In 1881, West Amana had a population of 170 and contained a store.

==Demographics==

Historical population
| Census | Pop. | Note | %± |
| 2010 | 135 |  | — |
| 2020 | 140 |  | 3.7% |
U.S. Decennial Census

===2020 census===
As of the census of 2020, there were 140 people, 61 households, and 32 families residing in the community. The population density was 514.3 inhabitants per square mile (198.6/km^{2}). There were 69 housing units at an average density of 253.5 per square mile (97.9/km^{2}). The racial makeup of the community was 80.7% White, 1.4% Black or African American, 0.0% Native American, 0.0% Asian, 0.0% Pacific Islander, 8.6% from other races and 9.3% from two or more races. Hispanic or Latino persons of any race comprised 3.6% of the population.

Information given:
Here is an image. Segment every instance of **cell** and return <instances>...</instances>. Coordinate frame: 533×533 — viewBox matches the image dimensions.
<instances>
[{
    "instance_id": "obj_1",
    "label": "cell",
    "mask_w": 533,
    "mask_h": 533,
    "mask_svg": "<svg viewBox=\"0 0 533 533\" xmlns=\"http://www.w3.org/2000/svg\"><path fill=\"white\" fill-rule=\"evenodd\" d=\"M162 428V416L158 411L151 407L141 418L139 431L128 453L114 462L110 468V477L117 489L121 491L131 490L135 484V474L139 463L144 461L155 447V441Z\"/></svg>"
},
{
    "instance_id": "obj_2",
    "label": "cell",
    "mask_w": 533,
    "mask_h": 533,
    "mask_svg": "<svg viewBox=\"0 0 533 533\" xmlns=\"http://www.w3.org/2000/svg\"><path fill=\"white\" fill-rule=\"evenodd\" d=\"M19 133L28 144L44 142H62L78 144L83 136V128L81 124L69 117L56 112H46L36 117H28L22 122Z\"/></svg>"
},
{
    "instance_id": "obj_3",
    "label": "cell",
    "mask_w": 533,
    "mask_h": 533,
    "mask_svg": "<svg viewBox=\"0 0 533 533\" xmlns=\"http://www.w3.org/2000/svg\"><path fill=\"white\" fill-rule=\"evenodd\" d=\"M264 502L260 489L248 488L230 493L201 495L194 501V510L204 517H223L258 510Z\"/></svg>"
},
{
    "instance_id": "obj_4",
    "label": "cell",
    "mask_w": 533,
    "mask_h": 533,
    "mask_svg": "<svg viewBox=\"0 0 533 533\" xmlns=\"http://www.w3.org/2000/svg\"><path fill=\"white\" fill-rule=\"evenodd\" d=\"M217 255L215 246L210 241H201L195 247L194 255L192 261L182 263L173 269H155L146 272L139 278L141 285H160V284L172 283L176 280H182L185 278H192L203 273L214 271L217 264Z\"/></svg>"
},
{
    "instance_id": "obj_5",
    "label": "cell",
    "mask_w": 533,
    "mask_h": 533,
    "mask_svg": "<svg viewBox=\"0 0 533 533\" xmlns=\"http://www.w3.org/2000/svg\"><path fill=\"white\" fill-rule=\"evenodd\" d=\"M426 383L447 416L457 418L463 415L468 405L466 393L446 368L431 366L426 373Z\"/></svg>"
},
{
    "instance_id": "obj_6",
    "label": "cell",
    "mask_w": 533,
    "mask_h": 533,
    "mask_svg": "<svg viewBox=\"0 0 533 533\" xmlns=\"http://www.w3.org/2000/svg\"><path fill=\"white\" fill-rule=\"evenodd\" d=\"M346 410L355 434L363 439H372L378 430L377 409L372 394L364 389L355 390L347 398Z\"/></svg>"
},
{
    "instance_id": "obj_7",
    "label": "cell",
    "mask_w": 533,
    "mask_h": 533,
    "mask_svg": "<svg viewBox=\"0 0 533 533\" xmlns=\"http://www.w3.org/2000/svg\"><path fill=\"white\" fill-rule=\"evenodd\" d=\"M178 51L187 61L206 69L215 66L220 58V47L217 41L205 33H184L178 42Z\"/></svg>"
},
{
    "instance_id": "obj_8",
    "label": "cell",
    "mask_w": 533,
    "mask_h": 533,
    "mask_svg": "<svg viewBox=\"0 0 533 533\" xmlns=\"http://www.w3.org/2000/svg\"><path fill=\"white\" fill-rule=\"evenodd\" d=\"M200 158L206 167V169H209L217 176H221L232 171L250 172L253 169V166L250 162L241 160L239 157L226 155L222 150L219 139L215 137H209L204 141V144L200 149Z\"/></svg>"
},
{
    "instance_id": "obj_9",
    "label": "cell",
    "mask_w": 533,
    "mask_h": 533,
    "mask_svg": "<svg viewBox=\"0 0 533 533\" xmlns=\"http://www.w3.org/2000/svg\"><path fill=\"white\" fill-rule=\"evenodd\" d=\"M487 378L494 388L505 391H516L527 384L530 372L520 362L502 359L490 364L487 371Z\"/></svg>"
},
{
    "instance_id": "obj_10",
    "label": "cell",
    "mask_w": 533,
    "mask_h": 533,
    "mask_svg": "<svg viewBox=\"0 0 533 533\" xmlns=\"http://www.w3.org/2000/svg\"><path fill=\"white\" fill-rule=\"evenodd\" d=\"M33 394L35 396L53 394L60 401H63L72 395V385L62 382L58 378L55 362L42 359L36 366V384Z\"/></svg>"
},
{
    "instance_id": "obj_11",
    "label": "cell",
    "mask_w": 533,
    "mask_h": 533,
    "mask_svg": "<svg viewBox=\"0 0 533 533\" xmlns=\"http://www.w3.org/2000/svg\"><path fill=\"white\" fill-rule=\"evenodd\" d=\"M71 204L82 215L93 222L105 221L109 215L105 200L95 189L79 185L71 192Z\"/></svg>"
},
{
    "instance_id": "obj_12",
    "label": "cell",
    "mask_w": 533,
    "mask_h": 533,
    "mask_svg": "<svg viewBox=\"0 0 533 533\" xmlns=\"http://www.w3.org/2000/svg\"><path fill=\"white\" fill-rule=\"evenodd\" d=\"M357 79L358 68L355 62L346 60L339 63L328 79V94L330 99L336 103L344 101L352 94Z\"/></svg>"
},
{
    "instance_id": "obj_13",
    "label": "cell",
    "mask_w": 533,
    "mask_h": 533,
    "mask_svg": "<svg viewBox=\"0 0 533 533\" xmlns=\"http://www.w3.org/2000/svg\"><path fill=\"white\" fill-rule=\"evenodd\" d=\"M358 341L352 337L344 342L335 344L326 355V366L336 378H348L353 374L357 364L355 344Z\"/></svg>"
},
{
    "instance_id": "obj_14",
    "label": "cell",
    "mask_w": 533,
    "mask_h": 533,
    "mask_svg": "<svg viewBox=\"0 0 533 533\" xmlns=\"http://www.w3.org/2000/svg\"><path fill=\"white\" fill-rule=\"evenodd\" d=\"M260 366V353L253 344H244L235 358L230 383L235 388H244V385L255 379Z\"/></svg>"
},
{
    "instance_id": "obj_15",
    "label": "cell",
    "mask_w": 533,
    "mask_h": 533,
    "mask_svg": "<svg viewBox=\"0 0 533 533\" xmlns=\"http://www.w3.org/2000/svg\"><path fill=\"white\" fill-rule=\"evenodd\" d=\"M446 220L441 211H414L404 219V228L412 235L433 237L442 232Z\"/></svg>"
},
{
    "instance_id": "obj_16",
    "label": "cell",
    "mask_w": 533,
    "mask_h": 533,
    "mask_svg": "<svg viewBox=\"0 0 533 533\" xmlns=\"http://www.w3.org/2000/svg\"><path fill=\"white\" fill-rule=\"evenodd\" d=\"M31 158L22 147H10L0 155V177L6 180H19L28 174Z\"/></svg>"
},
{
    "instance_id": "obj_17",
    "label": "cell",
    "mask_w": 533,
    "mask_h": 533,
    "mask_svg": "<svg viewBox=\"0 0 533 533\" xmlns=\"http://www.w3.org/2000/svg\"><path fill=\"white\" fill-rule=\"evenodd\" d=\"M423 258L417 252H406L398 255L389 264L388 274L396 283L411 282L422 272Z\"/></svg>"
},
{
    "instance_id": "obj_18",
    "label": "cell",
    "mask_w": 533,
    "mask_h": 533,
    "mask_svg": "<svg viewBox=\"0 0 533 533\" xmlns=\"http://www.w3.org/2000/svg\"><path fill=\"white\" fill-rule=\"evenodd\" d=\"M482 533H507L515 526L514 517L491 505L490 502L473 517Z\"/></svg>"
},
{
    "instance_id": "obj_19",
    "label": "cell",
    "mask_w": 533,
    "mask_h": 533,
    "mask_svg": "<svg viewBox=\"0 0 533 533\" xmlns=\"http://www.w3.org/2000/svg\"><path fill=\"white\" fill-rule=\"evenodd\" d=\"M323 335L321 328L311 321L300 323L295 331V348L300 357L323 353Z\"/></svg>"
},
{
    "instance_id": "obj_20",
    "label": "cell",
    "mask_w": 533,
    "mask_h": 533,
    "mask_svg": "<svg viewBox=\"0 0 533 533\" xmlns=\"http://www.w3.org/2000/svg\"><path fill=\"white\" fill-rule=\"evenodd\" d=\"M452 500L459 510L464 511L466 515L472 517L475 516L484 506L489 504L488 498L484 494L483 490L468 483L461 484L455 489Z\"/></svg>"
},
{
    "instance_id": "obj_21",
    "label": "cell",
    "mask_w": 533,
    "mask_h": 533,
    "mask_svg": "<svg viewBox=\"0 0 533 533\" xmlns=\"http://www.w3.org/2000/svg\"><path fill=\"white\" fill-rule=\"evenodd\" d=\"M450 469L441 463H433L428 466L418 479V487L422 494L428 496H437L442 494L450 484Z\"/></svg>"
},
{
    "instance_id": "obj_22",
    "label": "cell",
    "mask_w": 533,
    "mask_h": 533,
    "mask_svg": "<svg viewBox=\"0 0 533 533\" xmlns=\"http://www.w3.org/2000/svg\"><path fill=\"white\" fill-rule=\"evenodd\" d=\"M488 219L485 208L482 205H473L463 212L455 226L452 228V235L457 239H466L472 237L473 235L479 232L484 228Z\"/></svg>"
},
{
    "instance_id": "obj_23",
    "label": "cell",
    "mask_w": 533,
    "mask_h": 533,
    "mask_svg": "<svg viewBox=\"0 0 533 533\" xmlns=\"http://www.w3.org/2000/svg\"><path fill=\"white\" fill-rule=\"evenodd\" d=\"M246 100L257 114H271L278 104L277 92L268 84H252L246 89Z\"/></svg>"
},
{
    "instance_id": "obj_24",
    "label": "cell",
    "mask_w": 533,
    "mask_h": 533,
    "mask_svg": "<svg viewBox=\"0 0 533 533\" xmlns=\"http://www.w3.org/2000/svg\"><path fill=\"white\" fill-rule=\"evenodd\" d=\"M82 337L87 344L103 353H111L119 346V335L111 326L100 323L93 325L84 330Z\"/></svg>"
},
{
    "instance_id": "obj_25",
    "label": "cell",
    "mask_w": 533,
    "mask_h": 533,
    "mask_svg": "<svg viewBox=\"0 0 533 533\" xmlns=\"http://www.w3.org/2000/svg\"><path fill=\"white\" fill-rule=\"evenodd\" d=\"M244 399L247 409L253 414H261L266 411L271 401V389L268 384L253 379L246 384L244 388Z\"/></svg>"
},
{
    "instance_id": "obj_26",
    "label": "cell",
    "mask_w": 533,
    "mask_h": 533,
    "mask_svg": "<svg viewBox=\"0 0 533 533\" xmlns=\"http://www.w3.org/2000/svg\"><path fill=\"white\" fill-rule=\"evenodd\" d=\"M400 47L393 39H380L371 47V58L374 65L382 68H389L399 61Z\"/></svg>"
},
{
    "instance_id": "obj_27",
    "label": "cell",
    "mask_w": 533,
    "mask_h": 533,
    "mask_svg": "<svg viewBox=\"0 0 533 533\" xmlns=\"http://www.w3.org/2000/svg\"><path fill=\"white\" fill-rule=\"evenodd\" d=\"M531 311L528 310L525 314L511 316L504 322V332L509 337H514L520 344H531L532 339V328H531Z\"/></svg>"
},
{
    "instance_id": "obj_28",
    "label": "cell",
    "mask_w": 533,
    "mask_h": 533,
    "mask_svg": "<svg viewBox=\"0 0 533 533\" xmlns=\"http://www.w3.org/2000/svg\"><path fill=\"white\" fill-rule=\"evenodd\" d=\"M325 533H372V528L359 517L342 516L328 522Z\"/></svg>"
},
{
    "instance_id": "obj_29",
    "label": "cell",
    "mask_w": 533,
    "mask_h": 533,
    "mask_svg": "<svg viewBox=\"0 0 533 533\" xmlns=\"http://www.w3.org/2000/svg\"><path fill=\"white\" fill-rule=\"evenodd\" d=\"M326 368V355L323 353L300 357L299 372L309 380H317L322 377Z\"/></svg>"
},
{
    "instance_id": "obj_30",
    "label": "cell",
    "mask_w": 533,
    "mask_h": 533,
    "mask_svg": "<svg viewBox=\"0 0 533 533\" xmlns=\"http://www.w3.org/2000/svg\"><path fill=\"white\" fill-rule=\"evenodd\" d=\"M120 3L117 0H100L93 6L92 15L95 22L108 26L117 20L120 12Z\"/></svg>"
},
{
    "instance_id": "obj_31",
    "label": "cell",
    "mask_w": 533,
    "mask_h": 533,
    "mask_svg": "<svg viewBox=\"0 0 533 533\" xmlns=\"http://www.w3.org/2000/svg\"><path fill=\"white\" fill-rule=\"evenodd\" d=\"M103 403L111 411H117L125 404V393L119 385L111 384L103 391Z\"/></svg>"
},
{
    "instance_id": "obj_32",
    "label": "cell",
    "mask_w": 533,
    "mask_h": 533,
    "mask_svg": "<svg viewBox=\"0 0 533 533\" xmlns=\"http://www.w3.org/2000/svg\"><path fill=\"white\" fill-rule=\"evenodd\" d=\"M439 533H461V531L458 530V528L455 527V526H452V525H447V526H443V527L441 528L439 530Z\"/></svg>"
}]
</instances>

Task instructions: Copy the West Amana text from "In 1881, West" to "of the population.", substituting "village" for each occurrence of "community".

Result:
In 1881, West Amana had a population of 170 and contained a store.

==Demographics==

Historical population
| Census | Pop. | Note | %± |
| 2010 | 135 |  | — |
| 2020 | 140 |  | 3.7% |
U.S. Decennial Census

===2020 census===
As of the census of 2020, there were 140 people, 61 households, and 32 families residing in the village. The population density was 514.3 inhabitants per square mile (198.6/km^{2}). There were 69 housing units at an average density of 253.5 per square mile (97.9/km^{2}). The racial makeup of the village was 80.7% White, 1.4% Black or African American, 0.0% Native American, 0.0% Asian, 0.0% Pacific Islander, 8.6% from other races and 9.3% from two or more races. Hispanic or Latino persons of any race comprised 3.6% of the population.